Mme Al-Fadhel a ajouté que l'importance de l'ouverture de cet observatoire tient au fait que la majeure partie de la migration en Afrique s'effectue à l'intérieur du continent, et qu'une migration bien gérée est de nature à favoriser le développement social et économique des pays, qu'il s'agisse des pays d'origine ou d'accueil, précisant que l'observatoire est en mesure de fournir au continent des données actualisées sur le phénomène migratoire, ce qui contribuera à une bonne gestion des questions migratoires et renforcera la cohérence des politiques migratoires et des initiatives qui y sont associées.

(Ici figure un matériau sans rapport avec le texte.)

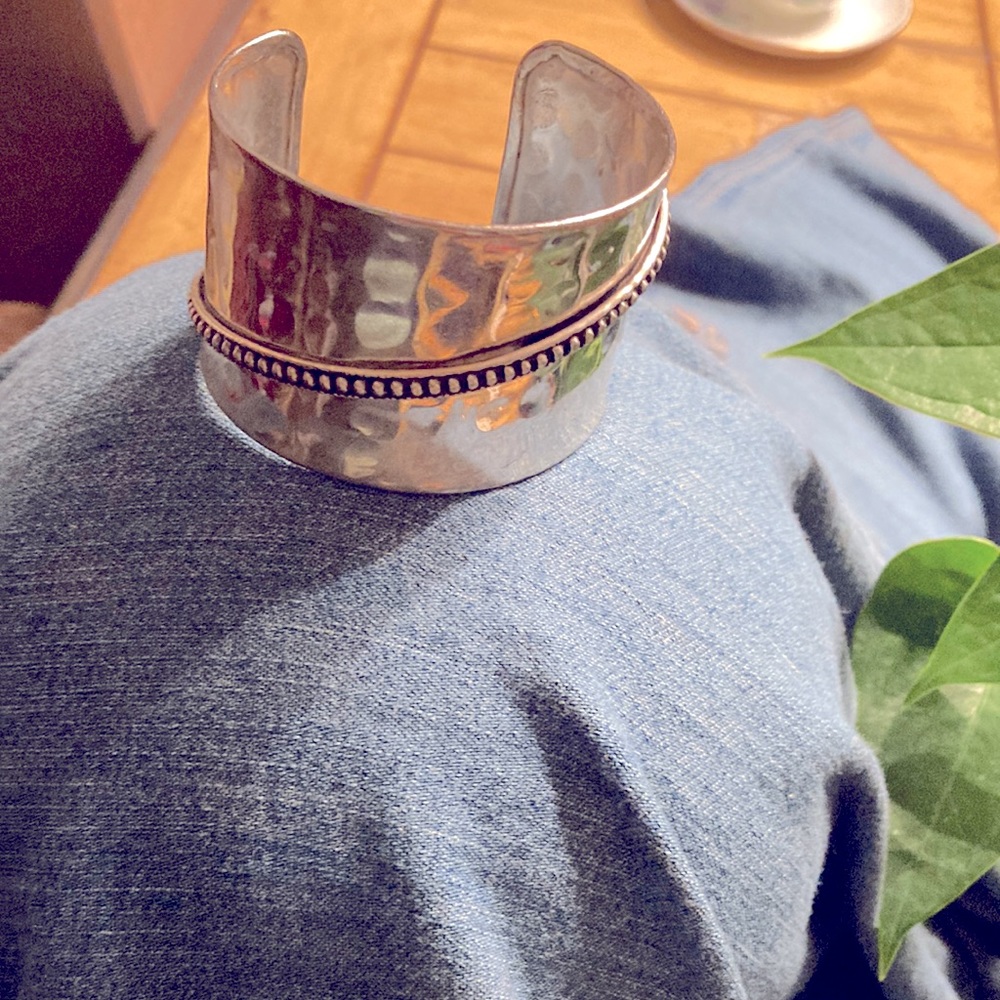 Cuff bracelet, silver in color, about 2 1/2” to:ins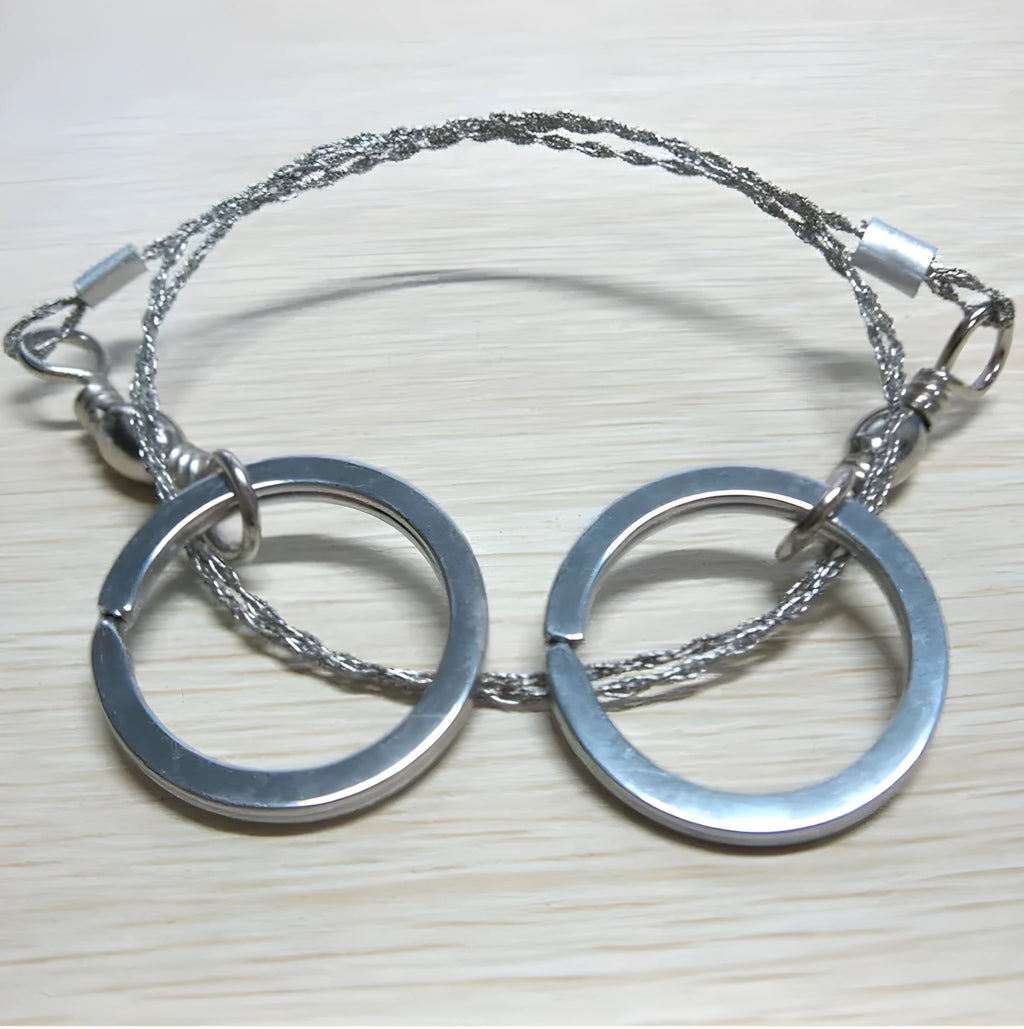 Stainless steel survival wire saw with pull rings showing 55cm cutting length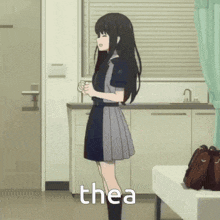 a girl standing in a room with the word thea written on the bottom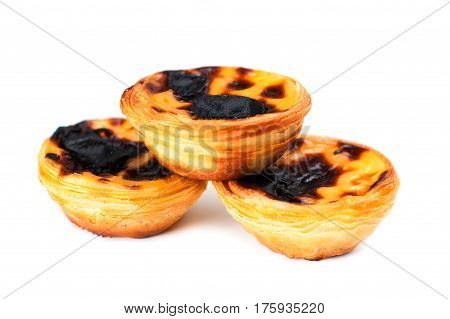 Creamy sweet egg curstard with black crust and sugar powder isolated on white. Pasteis de Nata egg tart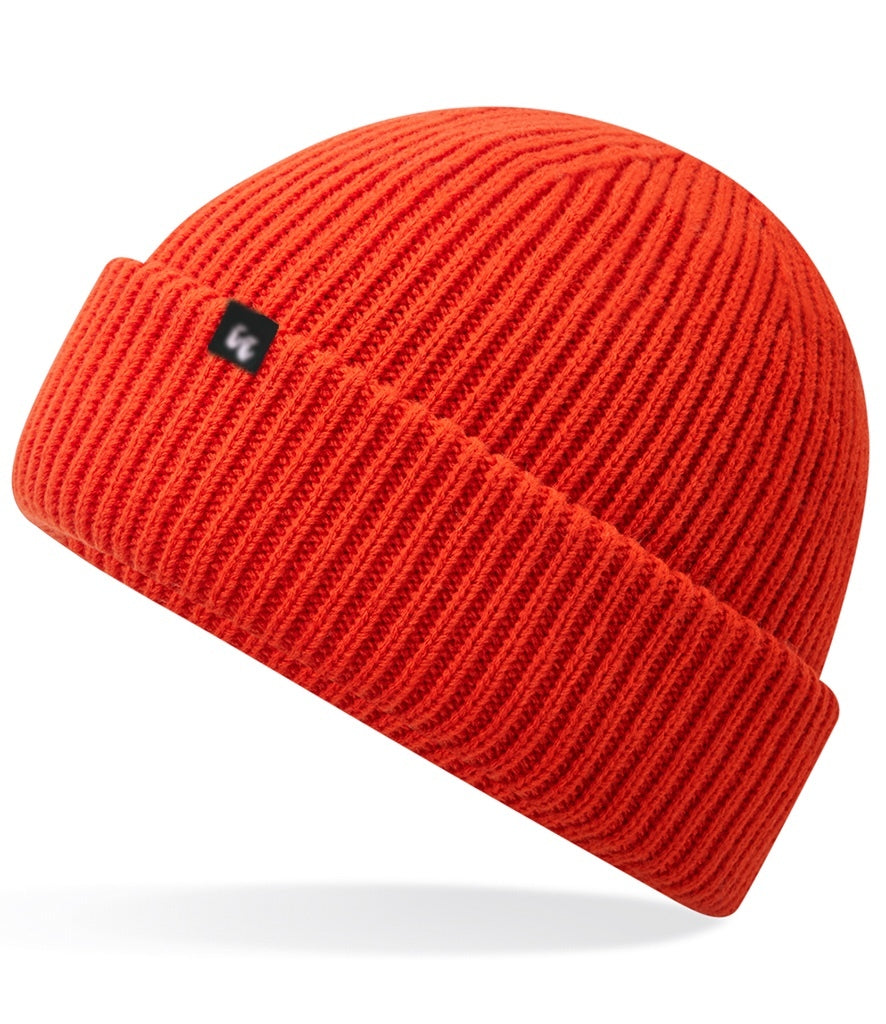Recycled polyester beanie in fire red with a small black fabric tag on the front left-hand side. 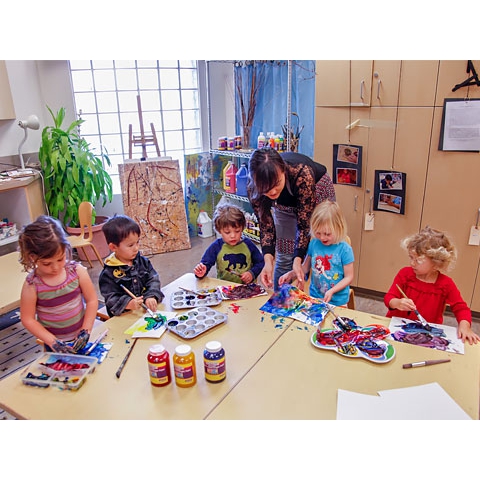 Children painting in art area with assistance from teacher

Elle a insisté sur la nécessité pour les pays africains de dialoguer avec les régions d'accueil des migrants en s'appuyant sur des connaissances, des faits et des données, soulignant que l'Observatoire constituera un outil indispensable dans la mise en œuvre de l'Agenda africain sur la migration, Il permettra également aux États africains de tirer parti des liens entre migration et développement, alors que le continent s'efforce de mettre en œuvre les principes de l'Agenda 2063.
Mme Al-Fadhel a indiqué que la Commission s'emploie également à mettre en place deux agences spécialisées complémentaires de l'Union africaine, à savoir le Centre africain d'études et de recherches sur les migrations, qui sera créé à Bamako, au Mali, et le Centre opérationnel continental qui sera créé à Khartoum, au Soudan, soulignant que l'objectif commun des trois centres est d'améliorer le système de gestion globale des migrations en Afrique.
La commissaire aux affaires sociales de l'Union africaine a exprimé, au nom de tous les Africains du continent, sa « profonde gratitude » à Sa Majesté le roi Mohammed VI et au Royaume pour le soutien et les ressources mis à la disposition de l'Observatoire, soulignant que « sans ce soutien, l’ouverture de cet observatoire, qui deviendra un centre d’excellence au niveau international, n’aurait pas été possible ».
Il convient de noter que l'Observatoire africain des migrations offrira au continent un outil efficace lui permettant de répondre à ses besoins réels et urgents, de mieux comprendre et appréhender le phénomène migratoire, de développer la collecte, l'analyse et l'échange d'informations entre les pays africains, et de renforcer une gouvernance éclairée des migrations africaines, Il aidera également les pays africains à renforcer leurs capacités afin d'élaborer des politiques migratoires nationales leur permettant de mieux gérer les flux migratoires.
L'Observatoire constitue une réponse concrète visant à pallier le manque de données sur l'immigration en Afrique et à remédier au problème des politiques migratoires, qui sont souvent inefficaces en raison de cette lacune, ce qui complique la tâche des gouvernements africains. L'Observatoire s'efforcera également de partager les données collectées grâce à un système interconnecté couvrant les différentes sous-régions et pays africains, ainsi que d'harmoniser et de soutenir les initiatives continentales existantes en matière d'immigration sur le continent.